Permeabilization with Streptolysin O (SLO) and Cell Stimulation-- Cultured chromaffin cells were washed four times with Locke's solution and twice with Ca2+-free Locke's solution (containing 1 mM EGTA). Permeabilization was performed with 15 units/ml SLO (Institut Pasteur, Paris, France) for 2 min in 200 µl/16-mm well or in 5 ml/100-mm plate Ca2+-free KG medium (150 mM K+-glutamate, 10 mM PIPES, pH 7.0, 5 mM nitrilotriacetic acid, 0.5 mM EGTA, 5 mM MgATP, 4.5 mM magnesium acetate, 0.2% bovine serum albumin). Cells were subsequently stimulated for 10 min in the presence of the compound to be tested in KG medium containing 20 µM free Ca2+ and 1 mM free Mg2+ (22).

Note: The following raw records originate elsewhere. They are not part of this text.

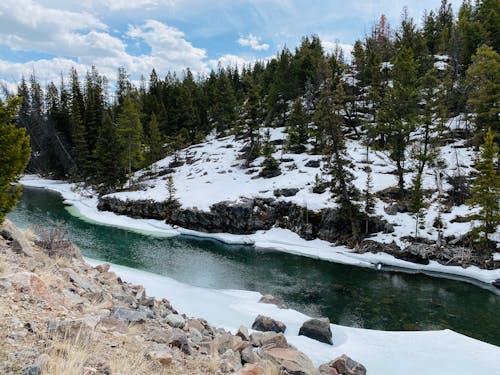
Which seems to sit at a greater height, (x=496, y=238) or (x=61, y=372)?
(x=61, y=372)

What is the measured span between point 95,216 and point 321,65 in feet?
124

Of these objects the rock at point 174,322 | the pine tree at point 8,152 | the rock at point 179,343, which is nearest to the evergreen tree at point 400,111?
the rock at point 174,322

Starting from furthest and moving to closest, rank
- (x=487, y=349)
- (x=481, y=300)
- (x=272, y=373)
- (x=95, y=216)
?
(x=95, y=216) → (x=481, y=300) → (x=487, y=349) → (x=272, y=373)

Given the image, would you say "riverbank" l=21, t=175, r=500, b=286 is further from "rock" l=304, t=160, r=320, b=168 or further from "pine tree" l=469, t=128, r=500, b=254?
"rock" l=304, t=160, r=320, b=168

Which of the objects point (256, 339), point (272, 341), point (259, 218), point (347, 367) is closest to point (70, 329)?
point (256, 339)

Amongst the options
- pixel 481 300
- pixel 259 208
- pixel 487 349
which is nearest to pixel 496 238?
pixel 481 300

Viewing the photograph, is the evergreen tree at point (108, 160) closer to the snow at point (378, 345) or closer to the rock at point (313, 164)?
the rock at point (313, 164)

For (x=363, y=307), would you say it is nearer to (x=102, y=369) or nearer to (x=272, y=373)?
(x=272, y=373)

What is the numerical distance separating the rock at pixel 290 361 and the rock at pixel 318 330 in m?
3.42

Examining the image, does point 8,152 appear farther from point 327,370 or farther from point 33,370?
point 327,370

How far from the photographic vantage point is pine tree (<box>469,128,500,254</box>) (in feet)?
78.8

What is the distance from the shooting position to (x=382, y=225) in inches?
1180

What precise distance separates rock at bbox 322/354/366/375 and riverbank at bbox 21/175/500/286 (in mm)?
17565

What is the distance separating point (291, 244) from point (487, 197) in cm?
1589
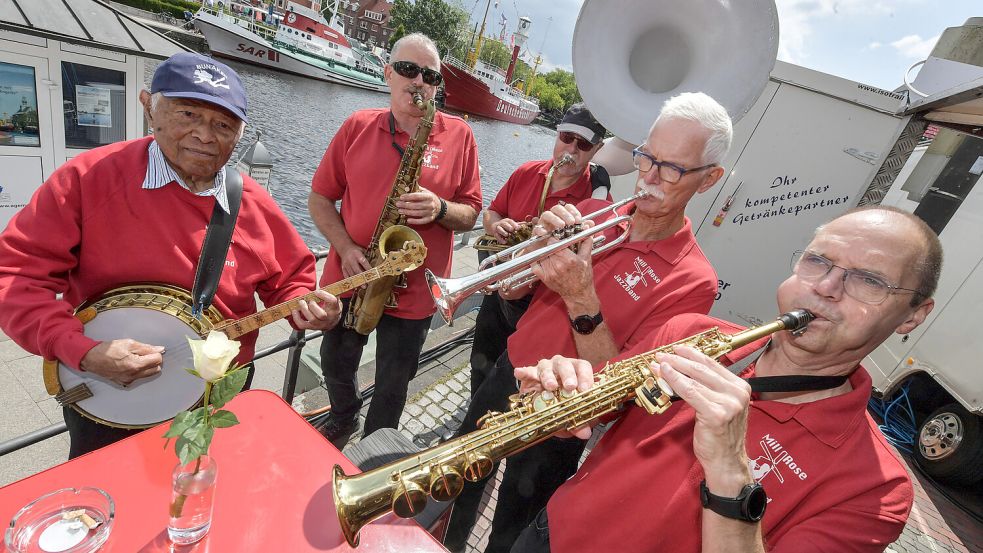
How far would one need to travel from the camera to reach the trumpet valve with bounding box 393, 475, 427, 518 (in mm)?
1329

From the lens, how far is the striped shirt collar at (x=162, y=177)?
205cm

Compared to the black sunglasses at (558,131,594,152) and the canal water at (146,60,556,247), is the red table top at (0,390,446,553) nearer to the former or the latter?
the black sunglasses at (558,131,594,152)

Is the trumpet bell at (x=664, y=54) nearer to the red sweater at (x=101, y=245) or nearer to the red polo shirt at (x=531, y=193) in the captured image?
the red polo shirt at (x=531, y=193)

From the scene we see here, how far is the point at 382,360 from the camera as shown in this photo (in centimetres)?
330

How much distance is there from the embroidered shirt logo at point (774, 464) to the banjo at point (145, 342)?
216 centimetres

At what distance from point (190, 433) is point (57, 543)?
469 mm

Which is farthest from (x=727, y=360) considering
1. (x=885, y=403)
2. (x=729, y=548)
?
(x=885, y=403)

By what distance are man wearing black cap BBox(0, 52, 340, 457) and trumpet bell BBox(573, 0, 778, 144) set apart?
239 centimetres

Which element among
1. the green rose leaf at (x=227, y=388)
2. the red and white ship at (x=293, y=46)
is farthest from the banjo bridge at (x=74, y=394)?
the red and white ship at (x=293, y=46)

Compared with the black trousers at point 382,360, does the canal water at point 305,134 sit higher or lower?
lower

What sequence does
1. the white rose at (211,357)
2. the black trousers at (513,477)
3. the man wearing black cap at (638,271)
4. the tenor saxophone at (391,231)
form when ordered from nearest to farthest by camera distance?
the white rose at (211,357) → the man wearing black cap at (638,271) → the black trousers at (513,477) → the tenor saxophone at (391,231)

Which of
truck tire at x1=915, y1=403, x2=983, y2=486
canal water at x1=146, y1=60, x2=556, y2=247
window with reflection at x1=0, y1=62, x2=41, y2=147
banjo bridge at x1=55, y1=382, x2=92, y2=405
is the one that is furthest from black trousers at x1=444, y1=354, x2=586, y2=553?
canal water at x1=146, y1=60, x2=556, y2=247

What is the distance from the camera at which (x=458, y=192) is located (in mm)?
3398

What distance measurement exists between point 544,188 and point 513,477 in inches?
86.0
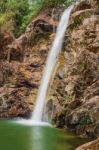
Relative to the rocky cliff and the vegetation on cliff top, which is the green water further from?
the vegetation on cliff top

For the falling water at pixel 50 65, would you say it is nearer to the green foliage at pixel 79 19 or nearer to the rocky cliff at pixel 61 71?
the rocky cliff at pixel 61 71

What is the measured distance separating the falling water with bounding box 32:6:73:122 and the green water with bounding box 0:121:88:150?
3.45m

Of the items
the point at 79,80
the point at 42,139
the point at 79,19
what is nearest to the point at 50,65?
the point at 79,19

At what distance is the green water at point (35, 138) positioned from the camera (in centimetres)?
1821

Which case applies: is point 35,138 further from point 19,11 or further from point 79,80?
point 19,11

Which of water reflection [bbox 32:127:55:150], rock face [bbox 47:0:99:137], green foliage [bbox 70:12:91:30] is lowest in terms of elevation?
water reflection [bbox 32:127:55:150]

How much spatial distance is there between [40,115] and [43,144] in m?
8.59

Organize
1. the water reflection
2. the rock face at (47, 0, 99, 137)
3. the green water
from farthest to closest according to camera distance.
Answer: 1. the rock face at (47, 0, 99, 137)
2. the water reflection
3. the green water

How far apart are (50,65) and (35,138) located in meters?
11.3

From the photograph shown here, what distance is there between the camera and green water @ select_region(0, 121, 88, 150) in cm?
1821

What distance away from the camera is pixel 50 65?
31.0 metres

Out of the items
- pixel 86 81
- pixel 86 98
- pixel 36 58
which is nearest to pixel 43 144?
pixel 86 98

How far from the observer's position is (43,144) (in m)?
19.0

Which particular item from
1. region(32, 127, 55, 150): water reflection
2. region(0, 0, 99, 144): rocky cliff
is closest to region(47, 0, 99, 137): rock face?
region(0, 0, 99, 144): rocky cliff
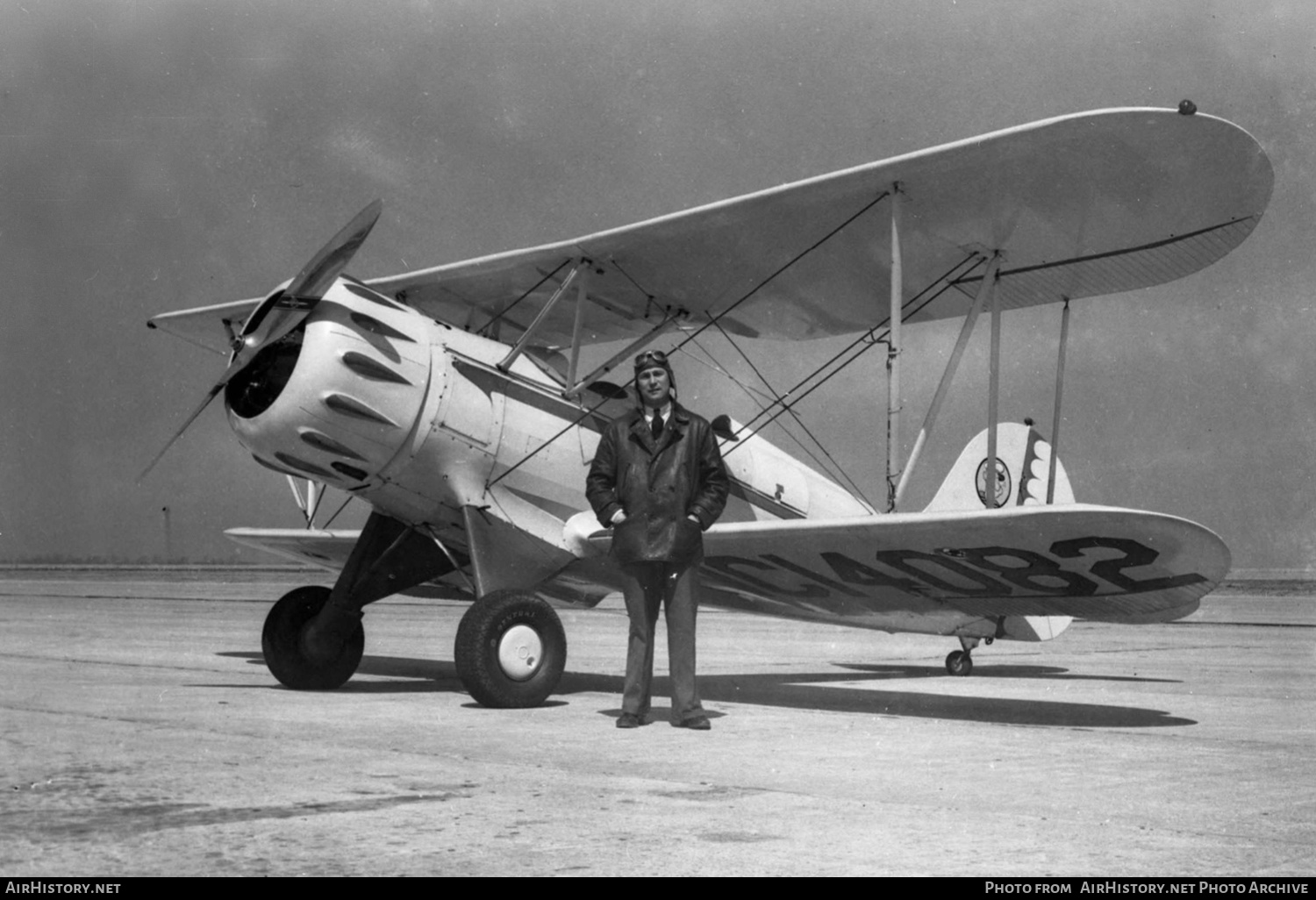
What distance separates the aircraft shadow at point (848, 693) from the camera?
294 inches

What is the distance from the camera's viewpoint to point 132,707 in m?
7.16

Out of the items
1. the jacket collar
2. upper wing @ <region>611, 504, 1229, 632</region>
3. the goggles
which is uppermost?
the goggles

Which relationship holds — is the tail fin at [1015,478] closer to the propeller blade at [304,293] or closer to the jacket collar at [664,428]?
the jacket collar at [664,428]

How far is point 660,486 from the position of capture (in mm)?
6789

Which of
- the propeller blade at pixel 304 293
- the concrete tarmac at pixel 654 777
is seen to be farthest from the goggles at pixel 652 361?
the propeller blade at pixel 304 293

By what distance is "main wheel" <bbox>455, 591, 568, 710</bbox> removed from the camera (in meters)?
7.64

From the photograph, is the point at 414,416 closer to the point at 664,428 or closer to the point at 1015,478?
the point at 664,428

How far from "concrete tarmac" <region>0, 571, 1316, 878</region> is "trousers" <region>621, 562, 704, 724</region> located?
19 centimetres

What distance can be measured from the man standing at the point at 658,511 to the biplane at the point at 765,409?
3.40ft

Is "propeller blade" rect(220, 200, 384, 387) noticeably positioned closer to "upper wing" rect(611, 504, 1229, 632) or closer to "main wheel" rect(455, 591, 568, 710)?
"main wheel" rect(455, 591, 568, 710)

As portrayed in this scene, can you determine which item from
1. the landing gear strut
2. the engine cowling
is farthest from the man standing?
the landing gear strut

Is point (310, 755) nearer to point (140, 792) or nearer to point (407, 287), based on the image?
point (140, 792)

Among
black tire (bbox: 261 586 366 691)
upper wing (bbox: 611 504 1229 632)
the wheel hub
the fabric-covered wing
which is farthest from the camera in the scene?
the fabric-covered wing

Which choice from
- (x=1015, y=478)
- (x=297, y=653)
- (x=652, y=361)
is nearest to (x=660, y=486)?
(x=652, y=361)
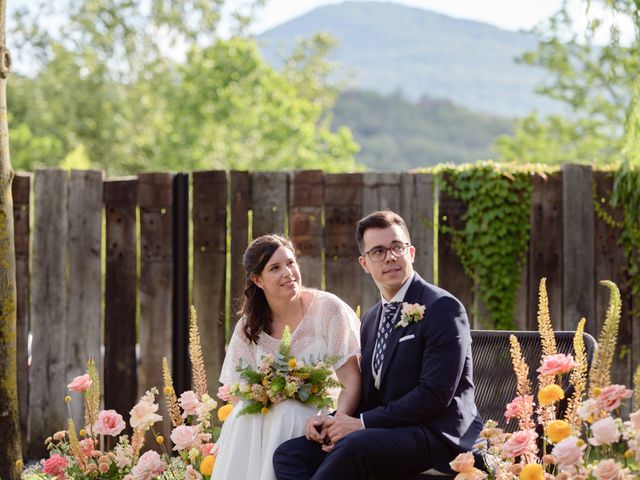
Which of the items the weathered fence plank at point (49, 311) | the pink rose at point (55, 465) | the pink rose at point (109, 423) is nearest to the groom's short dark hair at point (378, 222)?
the pink rose at point (109, 423)

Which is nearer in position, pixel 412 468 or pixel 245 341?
pixel 412 468

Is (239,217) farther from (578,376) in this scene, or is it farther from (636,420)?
(636,420)

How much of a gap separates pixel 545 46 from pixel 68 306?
22.4 m

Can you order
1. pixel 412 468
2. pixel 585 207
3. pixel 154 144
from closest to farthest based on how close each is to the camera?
pixel 412 468 < pixel 585 207 < pixel 154 144

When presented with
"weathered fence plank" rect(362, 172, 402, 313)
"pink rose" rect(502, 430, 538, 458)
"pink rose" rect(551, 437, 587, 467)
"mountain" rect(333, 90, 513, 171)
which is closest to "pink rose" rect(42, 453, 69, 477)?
Answer: "pink rose" rect(502, 430, 538, 458)

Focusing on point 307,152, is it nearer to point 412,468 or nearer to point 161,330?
point 161,330

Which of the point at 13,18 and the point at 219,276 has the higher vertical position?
the point at 13,18

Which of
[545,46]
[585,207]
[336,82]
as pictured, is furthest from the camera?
[336,82]

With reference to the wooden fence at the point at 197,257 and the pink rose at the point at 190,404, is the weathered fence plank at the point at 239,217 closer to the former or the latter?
the wooden fence at the point at 197,257

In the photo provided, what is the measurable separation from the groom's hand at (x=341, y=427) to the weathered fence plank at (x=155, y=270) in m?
2.76

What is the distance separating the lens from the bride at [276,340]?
11.7 feet

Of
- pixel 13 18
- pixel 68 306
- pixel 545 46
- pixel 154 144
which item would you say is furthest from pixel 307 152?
pixel 68 306

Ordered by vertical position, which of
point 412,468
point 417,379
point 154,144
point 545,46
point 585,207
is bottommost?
point 412,468

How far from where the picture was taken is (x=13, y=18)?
3012cm
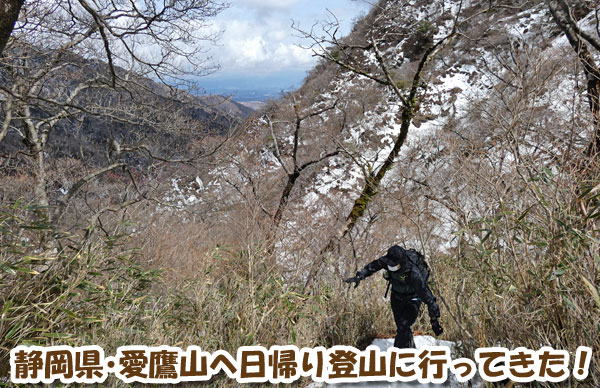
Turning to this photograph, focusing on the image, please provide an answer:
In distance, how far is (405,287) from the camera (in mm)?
3391

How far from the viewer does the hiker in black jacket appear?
316cm

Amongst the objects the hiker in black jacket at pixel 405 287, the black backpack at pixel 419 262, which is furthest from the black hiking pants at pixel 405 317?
the black backpack at pixel 419 262

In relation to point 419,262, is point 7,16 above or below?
above

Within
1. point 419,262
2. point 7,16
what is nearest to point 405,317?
point 419,262

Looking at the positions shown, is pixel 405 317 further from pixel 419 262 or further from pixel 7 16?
pixel 7 16

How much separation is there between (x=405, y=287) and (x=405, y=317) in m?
0.33

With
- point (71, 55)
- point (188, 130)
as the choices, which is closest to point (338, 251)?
point (188, 130)

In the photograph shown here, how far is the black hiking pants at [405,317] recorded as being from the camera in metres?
3.41

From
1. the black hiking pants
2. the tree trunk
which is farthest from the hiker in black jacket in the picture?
the tree trunk

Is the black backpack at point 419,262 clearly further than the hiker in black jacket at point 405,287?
Yes

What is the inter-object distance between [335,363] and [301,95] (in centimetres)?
2208

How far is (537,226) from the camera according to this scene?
232cm

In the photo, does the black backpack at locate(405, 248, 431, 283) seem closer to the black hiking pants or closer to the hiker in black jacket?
the hiker in black jacket

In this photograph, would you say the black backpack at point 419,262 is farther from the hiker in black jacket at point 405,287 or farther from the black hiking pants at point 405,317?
the black hiking pants at point 405,317
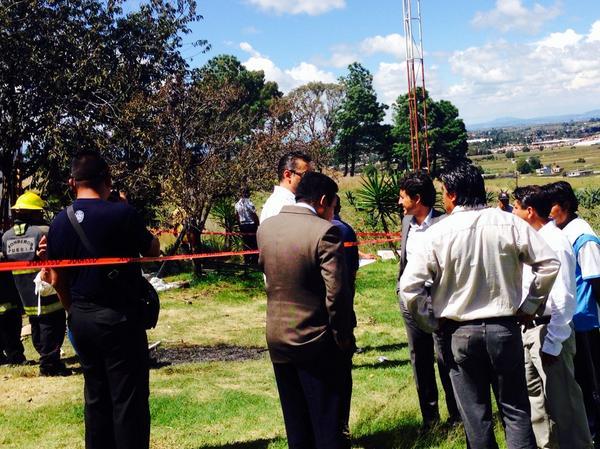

[3H]Noradrenaline and Endogenous Catecholamine Release from Permeabilized Chromaffin Cells-- Catecholamine stores were labeled by incubating chromaffin cells with [3H]noradrenaline (14.68 Ci/mmol, NEN Life Science Products) for 60 min. Cells were then washed four times, permeabilized with SLO, and stimulated with 20 µM free Ca2+ as described above. [3H]Noradrenaline release after stimulation was determined by measuring the radioactivity present in the incubation medium and in cells after precipitation with 10% (w/v) trichloroacetic acid. Release of [3H]noradrenaline is expressed as a percentage of total radioactivity present in the cells before Ca2+-induced stimulation. Release experiments were performed in triplicate on at least two different cell preparations. In the figures that are representative of a typical experiment, data are given as the mean of triplicate determinations on the same cell preparation ± S.E. Endogenous catecholamine release was estimated by reverse phase high performance liquid chromatography with electrochemical detection as described previously (23).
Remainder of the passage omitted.